CRA lose appeal, radio to pay separate streaming fees
Back in February the Federal Court ruled that artists and record labels could now seek licence fees from radio stations for music streamed via their websites (see our earlier story here).
The ruling stated, "A broadcasting service is the delivery, in a particular manner, of a radio program, consisting of matter intended to entertain, educate and inform. Thus the delivery of the radio program by transmission from a terrestrial transmitter is a different broadcasting service from the delivery of the same radio program using the internet."
Comments from you at the time said :-
Commercial Radio Australia appealed the decision but the Australian High Court has now rejected their appeal.
PPCA CEO Dan Rosen said: “This puts an end to the legal wrangling over payment for recorded music streamed on the internet. It confirms radio stations must pay a licence fee for streamed music and we hope to move quickly to work out a fair and proper licensing deal. We look forward to working with radio to establish equitable arrangements."
A new licence for streamed music will not be bound by the current statutory cap which limits the maximum amount commercial radio can be asked to pay for broadcasting music to 1% of their gross income.
PPCA is continuing its campaign to scrap this 1% cap.
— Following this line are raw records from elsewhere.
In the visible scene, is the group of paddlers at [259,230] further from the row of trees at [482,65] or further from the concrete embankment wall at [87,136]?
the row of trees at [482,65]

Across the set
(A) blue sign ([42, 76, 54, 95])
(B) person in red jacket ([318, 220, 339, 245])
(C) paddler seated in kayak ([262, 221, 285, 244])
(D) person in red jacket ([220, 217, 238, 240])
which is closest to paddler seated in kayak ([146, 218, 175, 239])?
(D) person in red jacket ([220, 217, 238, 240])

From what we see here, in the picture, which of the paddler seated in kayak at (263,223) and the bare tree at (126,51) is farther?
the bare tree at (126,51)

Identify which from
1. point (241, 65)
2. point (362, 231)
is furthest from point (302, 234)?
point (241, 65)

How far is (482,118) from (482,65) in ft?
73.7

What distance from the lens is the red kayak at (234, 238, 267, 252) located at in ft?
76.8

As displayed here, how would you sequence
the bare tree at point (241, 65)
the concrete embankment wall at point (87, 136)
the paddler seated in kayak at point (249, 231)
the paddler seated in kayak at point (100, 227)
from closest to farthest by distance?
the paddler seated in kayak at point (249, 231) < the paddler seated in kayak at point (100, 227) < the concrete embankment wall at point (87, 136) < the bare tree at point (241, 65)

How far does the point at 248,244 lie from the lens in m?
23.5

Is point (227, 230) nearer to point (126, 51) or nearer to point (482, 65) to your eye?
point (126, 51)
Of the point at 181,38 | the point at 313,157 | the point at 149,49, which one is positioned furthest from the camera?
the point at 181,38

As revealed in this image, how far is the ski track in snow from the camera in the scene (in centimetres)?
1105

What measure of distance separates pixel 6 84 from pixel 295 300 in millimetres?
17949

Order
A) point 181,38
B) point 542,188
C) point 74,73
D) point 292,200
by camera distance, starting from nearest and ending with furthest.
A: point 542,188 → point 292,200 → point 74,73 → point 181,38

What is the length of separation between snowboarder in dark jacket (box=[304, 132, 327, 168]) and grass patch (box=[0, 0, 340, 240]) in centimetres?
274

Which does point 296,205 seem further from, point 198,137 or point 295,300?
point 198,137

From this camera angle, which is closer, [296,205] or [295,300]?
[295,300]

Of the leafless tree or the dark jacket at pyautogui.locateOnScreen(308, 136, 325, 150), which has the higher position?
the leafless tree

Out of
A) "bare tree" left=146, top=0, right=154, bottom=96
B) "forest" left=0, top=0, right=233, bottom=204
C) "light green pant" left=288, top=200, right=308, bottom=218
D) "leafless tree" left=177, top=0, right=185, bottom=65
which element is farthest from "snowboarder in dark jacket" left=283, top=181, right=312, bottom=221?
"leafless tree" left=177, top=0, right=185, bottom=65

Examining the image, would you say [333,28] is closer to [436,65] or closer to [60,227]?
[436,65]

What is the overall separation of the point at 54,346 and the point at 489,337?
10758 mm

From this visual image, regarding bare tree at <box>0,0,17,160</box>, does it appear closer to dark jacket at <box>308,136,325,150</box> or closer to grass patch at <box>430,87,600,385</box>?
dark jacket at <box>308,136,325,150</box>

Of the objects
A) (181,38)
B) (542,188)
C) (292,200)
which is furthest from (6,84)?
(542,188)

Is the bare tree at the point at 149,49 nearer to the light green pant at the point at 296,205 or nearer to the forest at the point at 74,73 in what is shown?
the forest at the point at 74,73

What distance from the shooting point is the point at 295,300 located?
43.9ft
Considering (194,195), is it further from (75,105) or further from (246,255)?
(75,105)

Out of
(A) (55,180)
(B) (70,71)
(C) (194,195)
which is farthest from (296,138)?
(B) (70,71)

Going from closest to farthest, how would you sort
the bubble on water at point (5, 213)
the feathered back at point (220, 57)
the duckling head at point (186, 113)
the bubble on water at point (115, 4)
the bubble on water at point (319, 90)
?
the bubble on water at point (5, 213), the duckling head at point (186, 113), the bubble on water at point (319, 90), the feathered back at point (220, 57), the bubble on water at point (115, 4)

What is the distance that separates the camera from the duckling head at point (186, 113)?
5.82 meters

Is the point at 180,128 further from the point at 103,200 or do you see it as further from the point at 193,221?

Recently the Australian Law Reform Commission released a discussion paper as part of the Copyright and the Digital Economy inquiry and concluded, “there appears to be a strong case for repeal of the one per cent cap.”
Rosen also said, “For too long radio has had a free kick-driving listening audience numbers and profits via the internet while not paying artists fairly for use of their recordings.”
Any new music licence fees, whether for broadcast or internet streaming, will be either agreed by negotiation or set by the independent Copyright Tribunal.
CRA are yet to comment on the ruling.